**AUSZUG:**

Ansonsten führt, wenn man vom Piemont spricht, kein Weg an Barolo vorbei. „König der Weine – Wein der Könige“, so wird er oft genannt, denn er soll schon im 16. Jahrhundert bei Aristokraten beliebt gewesen sein. Das Anbaugebiet liegt in der Unterregion Langhe. Der Wein reift mindestens 38 Monate, davon mindestens 18 Monate im Holzfass.
Ein hoher Alkoholgehalt und kräftige Tannine sorgen dafür, dass der Wein sehr alterungsfähig ist – dafür aber in jungen Jahren manchmal etwas schroff daherkommt. Sein internationaler Aufstieg begann Ende der 1980er Jahre. Es war die Zeit, als schwere Rotweine international gefragt waren. Die Preise, die für Barolos bezahlt wurden, kletterten in bis dato ungeahnte Höhen.
Um die Jahrtausendwende änderte sich aber der Weingeschmack: Beliebter wurden Weine, die nicht zu schwer und zudem früher trinkbar waren. Doch auch wenn der Hype mittlerweile abgeebbt ist, so zählt der Barolo auch heute noch zu den grossen Rotweinen Italiens.
Als kleiner Bruder des grossen Königs wird der Barbaresco bezeichnet. Auch er wird nur aus Nebbiolo-Trauben aus den Langhe hergestellt, seine Ausbauzeit ist mit mindestens 26 Monaten, davon neun im Holz, ebenfalls noch recht lang. Im Gegensatz zum Barolo ist er aber weicher im Geschmack.
Die am meisten verbreitete Rebsorte im Piemont ist aber der Barbera. Auch ihm haftete lange Zeit das Image an, sehr rustikale Weine hervor zu bringen, deshalb wurde in den vergangenen Jahrzehnten das Geschmacksbild durch modernere Ausbaumethoden etwas verändert. Bekannte Denominationen sind Barbera D’Alba und Barbera D’Asti.
Der Barbera D’Alba DOC wächst auf lehm- und kalkhaltigen Mergelböden, die in der Region auch „weisse Erde“ genannt werden. Der Barbera D’Asti hat seit 2008 den DOCG-Status. Seine typischen Aromen sind Kirsche und Pflaume und würzige Anklänge, etwa von Zimt, Kakao und manchmal Lakritz.
Die Versionen Barbera D’Alba Riserva und Barbera D’Asti Superiore werden länger ausgebaut und müssen auch eine vorgeschriebene Zeit ins Holzfass. Sie sind länger lagerfähig und entwickeln oft mit fortgeschrittenem Alter ätherische Noten.

**BEREITGESTELLTES MATERIAL:**
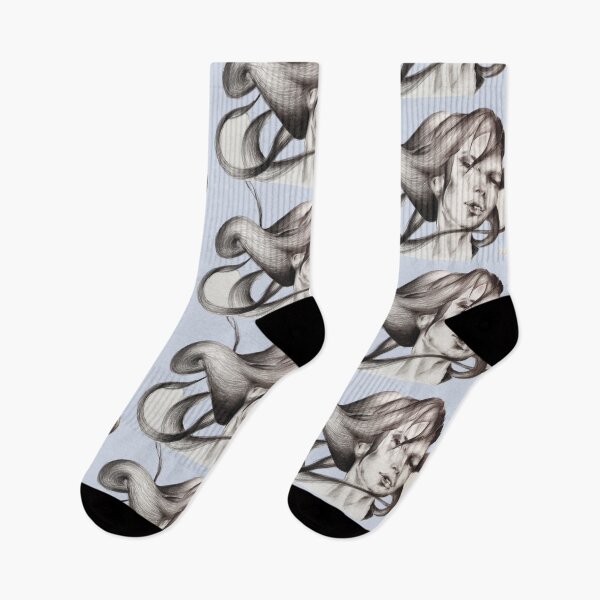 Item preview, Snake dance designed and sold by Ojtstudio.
...
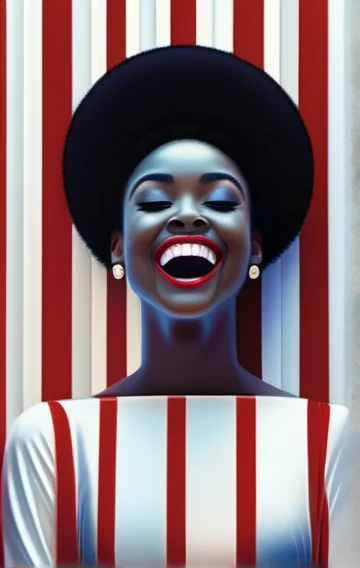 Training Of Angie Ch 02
--
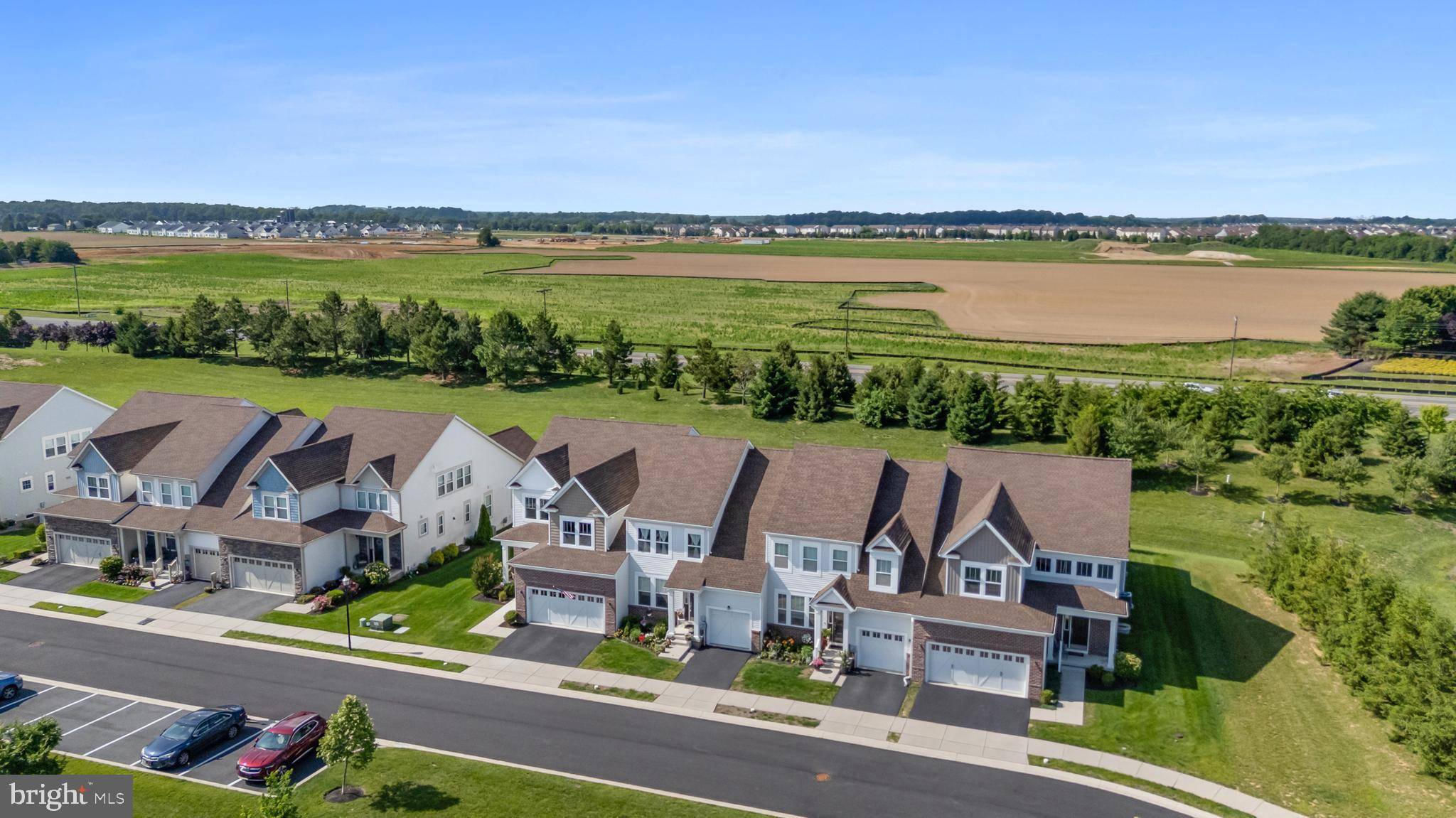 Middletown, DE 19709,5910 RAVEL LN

**ÜBUNGSAUFGABEN:**
1) Übersetze aus dem Text über Weine aus dem Piemont den Satz „Der Barbera D’Asti hat seit 2008 den DOCG-Status.“ ins Englische.
2) Gib aus dem Text über Weine aus dem Piemont alles von „Als kleiner Bruder“ bis hinunter zu „weicher im Geschmack.“ wortgetreu aus.
Stütze dich ausschließlich auf den Text über Weine aus dem Piemont.

**DEINE ANTWORTEN:**
1) Barbera D’Asti has had DOCG status since 2008.

2)
Als kleiner Bruder des grossen Königs wird der Barbaresco bezeichnet. Auch er wird nur aus Nebbiolo-Trauben aus den Langhe hergestellt, seine Ausbauzeit ist mit mindestens 26 Monaten, davon neun im Holz, ebenfalls noch recht lang. Im Gegensatz zum Barolo ist er aber weicher im Geschmack.